Поняв, что мне нет никакого смысла выписывать свой мотоцикл из Англии, я решил купить новый здесь – «нортон-атлас», универсальную машину, которую я мог использовать не только на шоссе, но и на пересеченной местности, в том числе и на горных дорогах. Держать мотоцикл я собирался во дворе больницы.
Я сошелся с компанией таких же, как и я, мотоциклистов, и каждое воскресенье мы встречались в городе. Потом, переехав пролив Золотые Ворота по мосту, мы попадали на узкую, пахнущую эвкалиптами дорогу, которая, петляя, вела к горе Тамалпаис, и, промчавшись вдоль высокого горного кряжа, слева от которого простирались воды Тихого океана, спускались по широким кольцам шоссе на пляж Стинсон, чтобы позавтракать, а заодно и пообедать (иногда мы уезжали к заливу Бодега, который вскоре стал всемирно известен благодаря фильму Хичкока «Птицы»). Во время этих утренних прогулок мы всеми клеточками тела ощущали биение жизни; свежий воздух овевал наши лица, а ветер будоражил тела – ощущения, известные только мотоциклистам. Невыразимая сладость бытия – вот что я вынес из этих прогулок, и ностальгические воспоминания о них время от времени пробуждает во мне запах эвкалиптовых листьев.
В будние дни я обычно ездил по Сан-Франциско в одиночестве. Но однажды во время такой прогулки я подъехал к группе – весьма отличной от нашей, спокойной и респектабельной компании с пляжа Стинсон. Это была шумная, раскрепощенная толпа мотоциклистов, сидевших на своих машинах с банками пива в руках.
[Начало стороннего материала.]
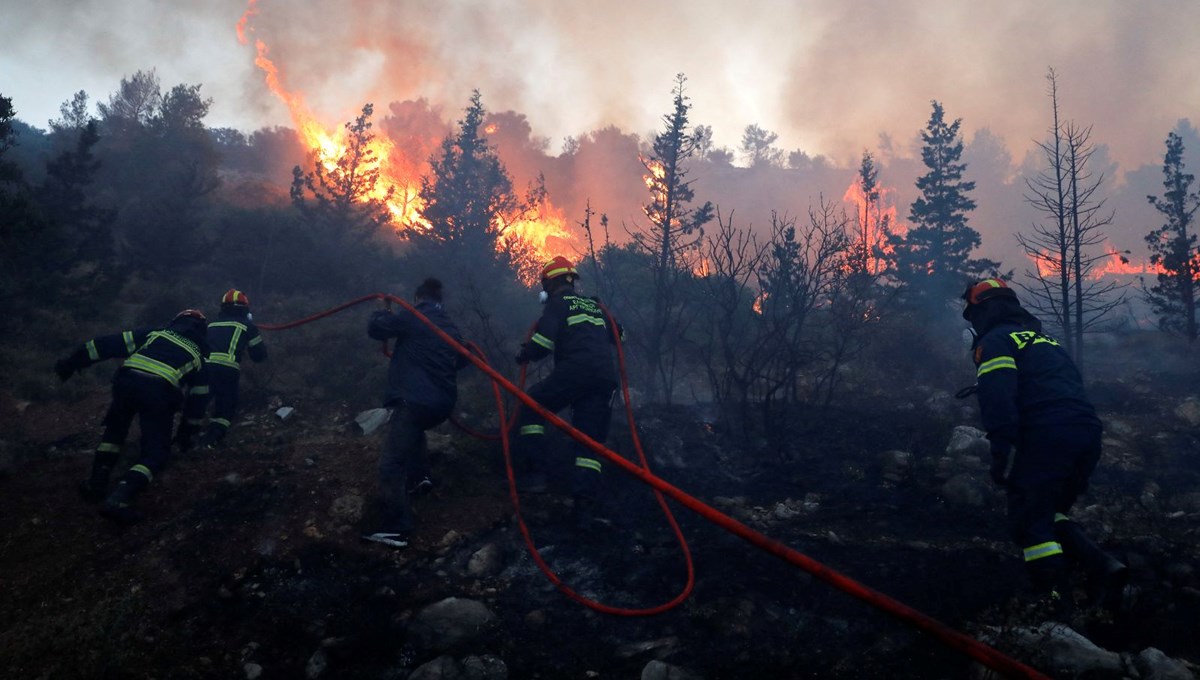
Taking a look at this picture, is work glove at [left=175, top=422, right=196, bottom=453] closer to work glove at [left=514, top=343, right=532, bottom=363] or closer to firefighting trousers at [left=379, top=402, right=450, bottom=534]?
→ firefighting trousers at [left=379, top=402, right=450, bottom=534]

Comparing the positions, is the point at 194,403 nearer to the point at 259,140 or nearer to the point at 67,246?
the point at 67,246

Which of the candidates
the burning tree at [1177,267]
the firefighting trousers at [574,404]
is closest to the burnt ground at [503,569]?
the firefighting trousers at [574,404]

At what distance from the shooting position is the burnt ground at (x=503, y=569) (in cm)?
314

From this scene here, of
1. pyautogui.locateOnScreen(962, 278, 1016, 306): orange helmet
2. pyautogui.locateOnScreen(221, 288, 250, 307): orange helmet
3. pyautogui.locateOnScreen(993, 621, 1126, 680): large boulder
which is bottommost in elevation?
pyautogui.locateOnScreen(993, 621, 1126, 680): large boulder

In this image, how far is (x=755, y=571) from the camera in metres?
4.03

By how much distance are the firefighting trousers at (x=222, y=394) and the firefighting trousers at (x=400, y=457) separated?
9.11 feet

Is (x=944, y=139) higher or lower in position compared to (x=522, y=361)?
higher

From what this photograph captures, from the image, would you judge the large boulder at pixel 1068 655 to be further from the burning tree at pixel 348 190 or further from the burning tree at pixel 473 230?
the burning tree at pixel 348 190

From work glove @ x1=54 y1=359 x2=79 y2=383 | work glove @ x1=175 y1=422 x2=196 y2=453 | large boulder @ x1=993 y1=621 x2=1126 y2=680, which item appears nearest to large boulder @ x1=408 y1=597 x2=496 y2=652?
large boulder @ x1=993 y1=621 x2=1126 y2=680

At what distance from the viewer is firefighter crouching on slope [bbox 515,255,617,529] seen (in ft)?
17.8

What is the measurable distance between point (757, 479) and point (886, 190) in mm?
67929

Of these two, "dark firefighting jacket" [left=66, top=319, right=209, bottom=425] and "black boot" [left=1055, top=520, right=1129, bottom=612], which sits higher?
"dark firefighting jacket" [left=66, top=319, right=209, bottom=425]

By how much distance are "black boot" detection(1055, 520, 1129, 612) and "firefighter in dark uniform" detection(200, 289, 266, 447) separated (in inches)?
297

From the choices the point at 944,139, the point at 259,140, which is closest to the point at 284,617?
the point at 944,139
Подъехав, я заметил на их куртках логотипы «Ангелов ада», но поворачивать было поздно, поэтому я приблизился и сказал: «Привет». Моя смелость и английский акцент заинтриговали «Ангелов», как и то (как они узнали потом), что я был врачом. Меня сразу же приняли в сообщество, даже без обычных в данном случае ритуалов. Я был приятен и прост в обращении, я был врачом, и время от времени, когда кому-то из них бывала нужна помощь, эти парни звали меня. Я не принимал участия ни в их шумных поездках, ни в прочих увлечениях, и наши не очень тесные и достаточно неожиданные (как для меня, так и для них) отношения сами собой сошли на нет, когда на следующий год я уехал из Сан-Франциско.
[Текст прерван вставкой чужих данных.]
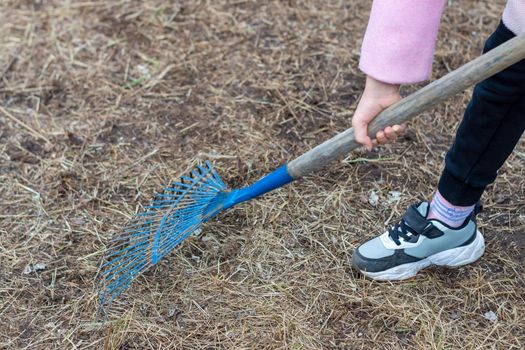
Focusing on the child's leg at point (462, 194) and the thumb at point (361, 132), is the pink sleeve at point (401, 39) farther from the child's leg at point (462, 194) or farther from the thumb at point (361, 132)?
the child's leg at point (462, 194)

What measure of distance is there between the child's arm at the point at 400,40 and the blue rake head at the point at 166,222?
59 centimetres

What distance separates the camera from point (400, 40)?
1.51 m

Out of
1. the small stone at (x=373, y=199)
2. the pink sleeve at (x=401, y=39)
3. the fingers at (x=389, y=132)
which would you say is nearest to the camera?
the pink sleeve at (x=401, y=39)

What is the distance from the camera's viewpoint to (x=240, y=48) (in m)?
3.17

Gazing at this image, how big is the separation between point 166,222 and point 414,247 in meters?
0.81

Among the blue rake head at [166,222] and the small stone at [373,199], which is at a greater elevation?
the blue rake head at [166,222]

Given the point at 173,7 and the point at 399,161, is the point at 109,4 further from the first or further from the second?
the point at 399,161

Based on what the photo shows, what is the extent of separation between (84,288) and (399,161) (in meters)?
1.25

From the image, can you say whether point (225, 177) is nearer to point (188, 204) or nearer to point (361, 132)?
point (188, 204)

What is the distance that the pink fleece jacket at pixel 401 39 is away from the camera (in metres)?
1.48

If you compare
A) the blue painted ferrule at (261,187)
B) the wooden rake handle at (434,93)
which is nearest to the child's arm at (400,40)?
the wooden rake handle at (434,93)

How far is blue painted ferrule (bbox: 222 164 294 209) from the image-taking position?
2070 millimetres

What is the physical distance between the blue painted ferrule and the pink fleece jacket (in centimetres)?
57

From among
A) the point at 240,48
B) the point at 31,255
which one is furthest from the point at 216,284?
the point at 240,48
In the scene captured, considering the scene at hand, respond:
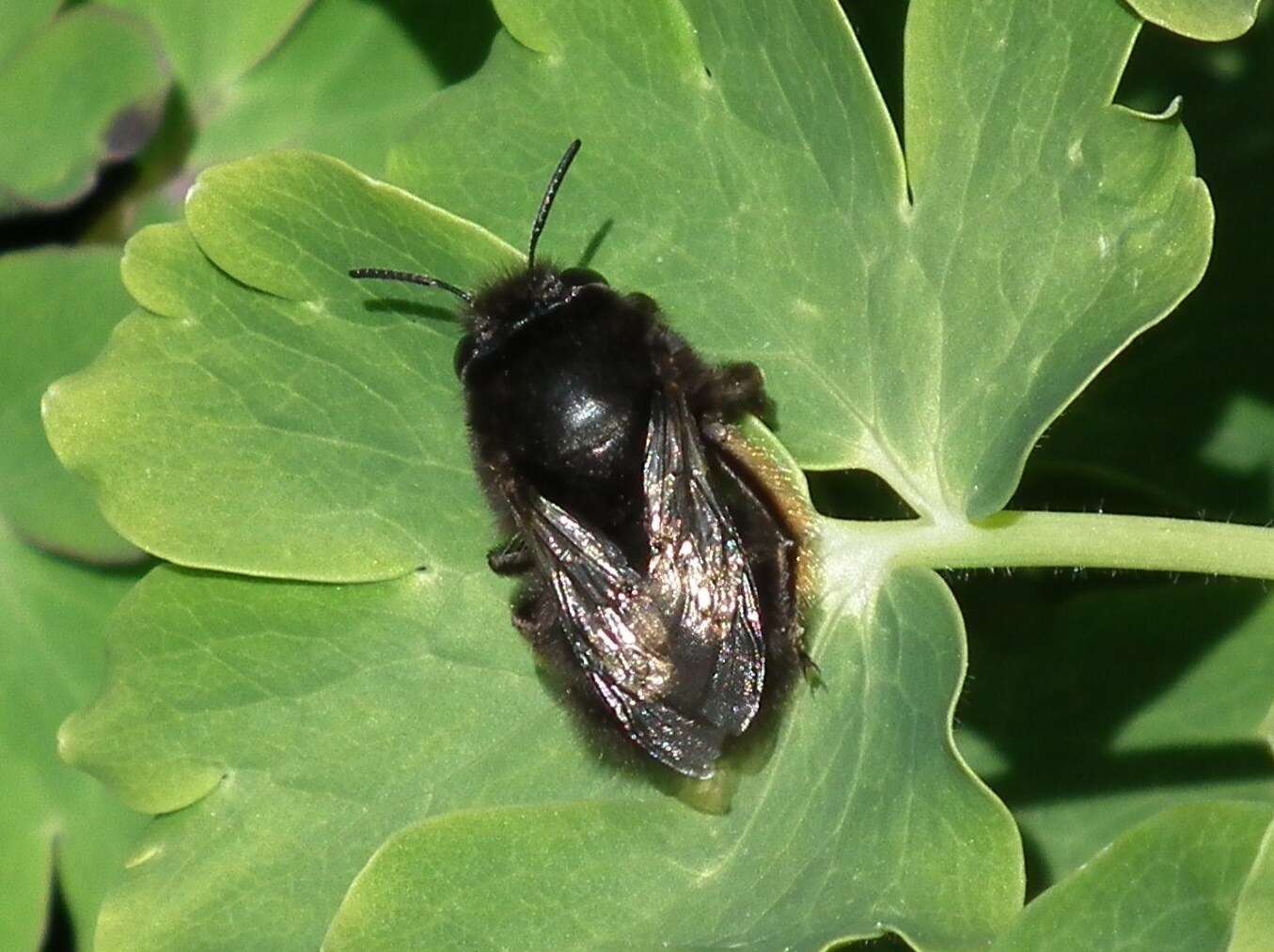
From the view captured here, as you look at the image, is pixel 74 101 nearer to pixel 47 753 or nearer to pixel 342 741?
pixel 47 753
Если первые двенадцать месяцев, отделявших момент моего отъезда из Англии до начала моей официальной интернатуры в Маунт-Ционе, были полны духом приключений и волнующими неожиданностями, то сама интернатура показалась мне делом нудным, утомительным и выматывающим: я делал то, что уже делал когда-то в Англии – по нескольку недель работал то в терапии, то в хирургии, то в педиатрическом отделении. Дальнейшее пребывание в интернатуре казалось мне бюрократизированной тратой времени. Правда, выхода у меня не было: все иностранные выпускники медицинских учебных заведений обязаны были проходить двухгодичную интернатуру, вне зависимости от уровня своей предварительной подготовки.
Но были и плюсы. Я еще год мог оставаться в столь полюбившемся мне Сан-Франциско, причем бесплатно, поскольку стол и кров мне предоставляла больница. Среди однокашников-интернов, приехавших из разных штатов, встречались и весьма одаренные – у больницы Маунт-Цион была прекрасная репутация, что, в сочетании с возможностью провести целый год в Сан-Франциско, очень привлекало молодых врачей – документы в интернатуру при Маунт-Ционе подавали сотни специалистов, и больница могла позволить себе быть разборчивой.
Особенно близок я был с Кэрол Бернетт, талантливой афроамериканкой из Нью-Йорка, которая знала множество языков. Однажды нас обоих подрядили ассистировать во время сложной полостной операции, хотя все, что мы делали, – это держали ретракторы и подавали инструменты хирургам. Со стороны врачей не было никаких попыток ни показать нам что-нибудь, ни чему-нибудь научить, и, за исключением того, что время от времени нам отрывисто приказывали либо быстро подать зажим, либо потверже держать ретрактор, нас не замечали. Между собой хирурги говорили достаточно много и в один из моментов операции вдруг перешли на идиш, и один из них высказался достаточно гнусно по поводу того, как это ужасно – иметь в операционной черного интерна. У Кэрол ушки сразу оказались на макушке, и она сказала что-то на беглом идиш. Хирурги покраснели, и операция внезапно прервалась.
– Вы что, не слышали, как ниггеры говорят на идиш? – добавила Кэрол колко.
Я думал, хирурги выронят инструменты. Крайне смущенные, они извинились и до конца нашей хирургической практики старались быть по отношению к ней максимально предупредительными и вежливыми (нам было интересно, оказал ли этот эпизод на них долговременное влияние – после того, как они узнали Кэрол получше и она внушила им безусловное уважение).
По выходным, если я не дежурил, то большую часть времени, оседлав мотоцикл, посвящал изучению Северной Калифорнии. Меня восхищала история первых золотоискателей; особое чувство у меня вызывало шоссе номер сорок девять и маленький город-призрак по имени Копперполь, который я проезжал по пути к «Материнской жиле».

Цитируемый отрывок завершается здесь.